◆ **Data section**
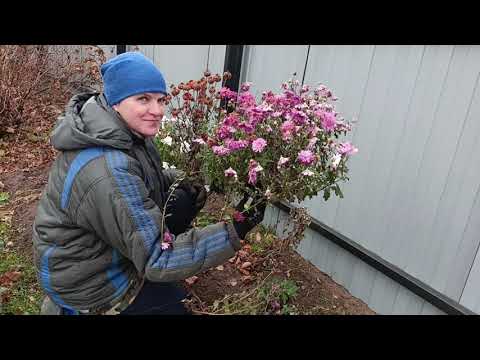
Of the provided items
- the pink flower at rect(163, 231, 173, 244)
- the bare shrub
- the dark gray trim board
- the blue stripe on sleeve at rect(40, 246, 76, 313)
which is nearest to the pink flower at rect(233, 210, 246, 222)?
the pink flower at rect(163, 231, 173, 244)

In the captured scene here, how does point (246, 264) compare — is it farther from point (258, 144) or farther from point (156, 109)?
point (156, 109)

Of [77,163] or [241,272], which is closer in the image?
[77,163]

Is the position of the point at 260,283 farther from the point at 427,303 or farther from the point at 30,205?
the point at 30,205

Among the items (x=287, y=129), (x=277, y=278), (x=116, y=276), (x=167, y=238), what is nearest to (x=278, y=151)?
(x=287, y=129)

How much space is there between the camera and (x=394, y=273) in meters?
2.94

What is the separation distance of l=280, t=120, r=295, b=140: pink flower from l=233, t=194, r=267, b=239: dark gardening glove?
333 mm

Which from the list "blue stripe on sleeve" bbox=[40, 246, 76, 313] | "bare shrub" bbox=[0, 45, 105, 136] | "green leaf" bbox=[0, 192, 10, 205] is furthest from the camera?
"bare shrub" bbox=[0, 45, 105, 136]

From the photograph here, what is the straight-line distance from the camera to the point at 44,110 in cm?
607

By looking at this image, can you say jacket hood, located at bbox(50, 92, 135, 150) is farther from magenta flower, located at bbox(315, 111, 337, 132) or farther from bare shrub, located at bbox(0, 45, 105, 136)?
bare shrub, located at bbox(0, 45, 105, 136)

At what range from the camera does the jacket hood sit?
1748mm

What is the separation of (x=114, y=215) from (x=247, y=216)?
0.59 m

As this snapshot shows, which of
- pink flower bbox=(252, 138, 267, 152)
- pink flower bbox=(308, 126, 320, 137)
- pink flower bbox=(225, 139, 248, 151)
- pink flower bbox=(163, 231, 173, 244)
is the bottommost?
pink flower bbox=(163, 231, 173, 244)

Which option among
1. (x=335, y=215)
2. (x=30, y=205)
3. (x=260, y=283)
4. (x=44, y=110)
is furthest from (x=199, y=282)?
(x=44, y=110)
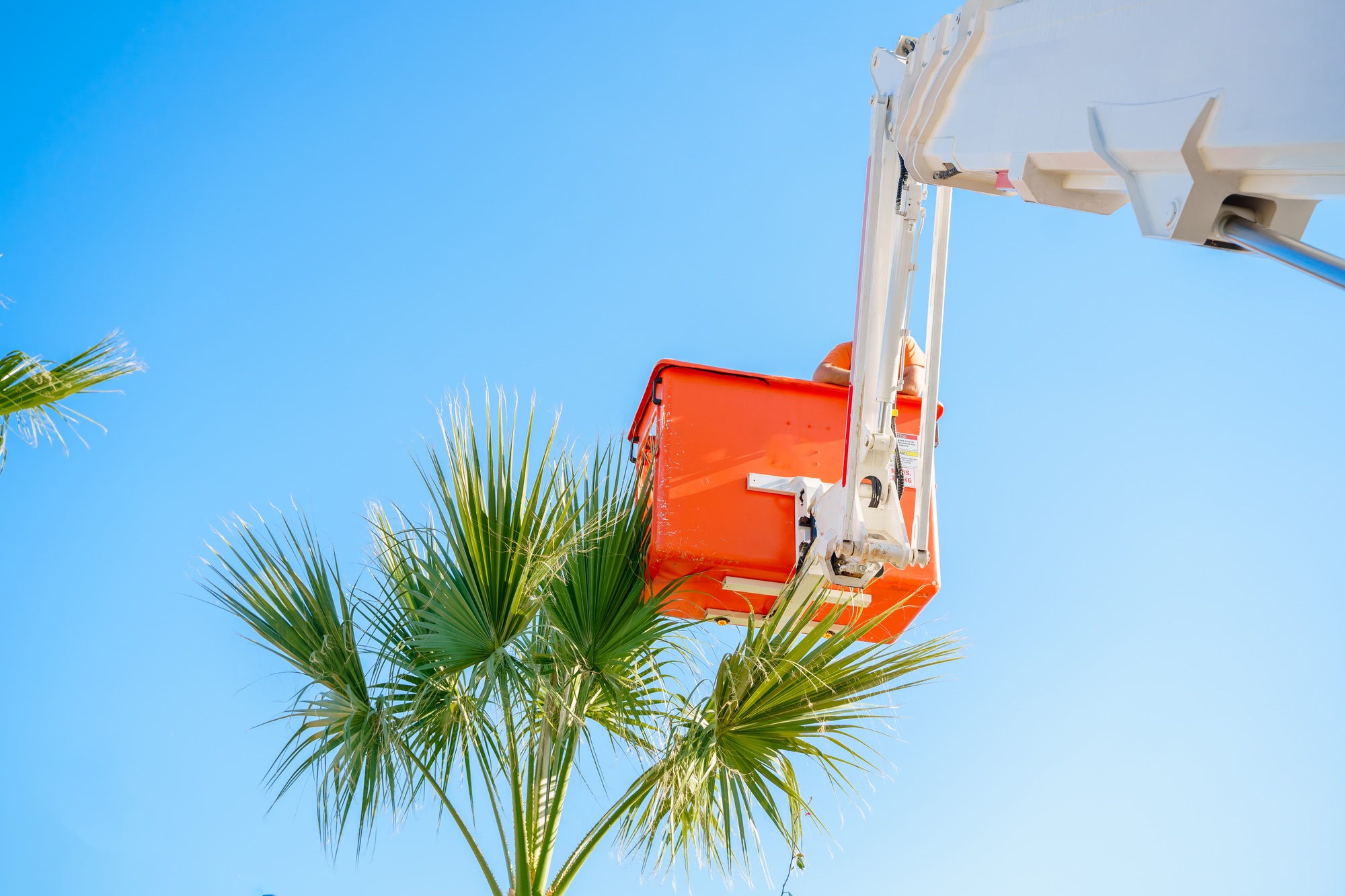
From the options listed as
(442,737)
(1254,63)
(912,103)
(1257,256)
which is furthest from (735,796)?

◆ **Exercise prompt**
Reproduce all of the data above with every "jacket hood" replaced by "coat hood", keeping everything else unchanged. Leave the pictures out.

◆ **Correct result**
Of the provided items
- the pink flower at rect(163, 231, 173, 244)
- the bare shrub
- the dark gray trim board
- the blue stripe on sleeve at rect(40, 246, 76, 313)
which is nearest to the pink flower at rect(233, 210, 246, 222)?
the pink flower at rect(163, 231, 173, 244)

In the captured scene here, how does point (246, 264) compare — is it farther from point (258, 144) or farther from point (156, 109)?
point (156, 109)

Of [77,163] or [241,272], which is closer in the image?
[77,163]

Is the position of the point at 260,283 farther from the point at 427,303 or farther from the point at 30,205?
the point at 30,205

Among the items (x=287, y=129), (x=277, y=278), (x=116, y=276), (x=167, y=238), what is nearest to (x=278, y=151)?
(x=287, y=129)

How much space is there between the camera and (x=394, y=273) in meters?
2.94

What is the separation distance of l=280, t=120, r=295, b=140: pink flower from l=233, t=194, r=267, b=239: dark gardening glove?
333 mm

Which from the list "blue stripe on sleeve" bbox=[40, 246, 76, 313] | "bare shrub" bbox=[0, 45, 105, 136] | "green leaf" bbox=[0, 192, 10, 205] is furthest from the camera?
"bare shrub" bbox=[0, 45, 105, 136]

From the photograph here, what is the straight-line distance from the camera to the point at 44,110 in cm?
607

By looking at this image, can you say coat hood, located at bbox(50, 92, 135, 150) is farther from magenta flower, located at bbox(315, 111, 337, 132) or farther from bare shrub, located at bbox(0, 45, 105, 136)?
bare shrub, located at bbox(0, 45, 105, 136)

At what range from the camera does the coat hood sit?
1748mm

What is the separation of (x=114, y=215) from (x=247, y=216)?
0.59 m

As this snapshot shows, which of
- pink flower bbox=(252, 138, 267, 152)
- pink flower bbox=(308, 126, 320, 137)
- pink flower bbox=(225, 139, 248, 151)
- pink flower bbox=(163, 231, 173, 244)
is the bottommost?
pink flower bbox=(163, 231, 173, 244)

Which option among
1. (x=335, y=215)
2. (x=30, y=205)
3. (x=260, y=283)
4. (x=44, y=110)
is furthest from (x=199, y=282)?
(x=44, y=110)
From the options listed as
(442,737)
(1254,63)
(912,103)
(1257,256)
which is furthest from (735,796)?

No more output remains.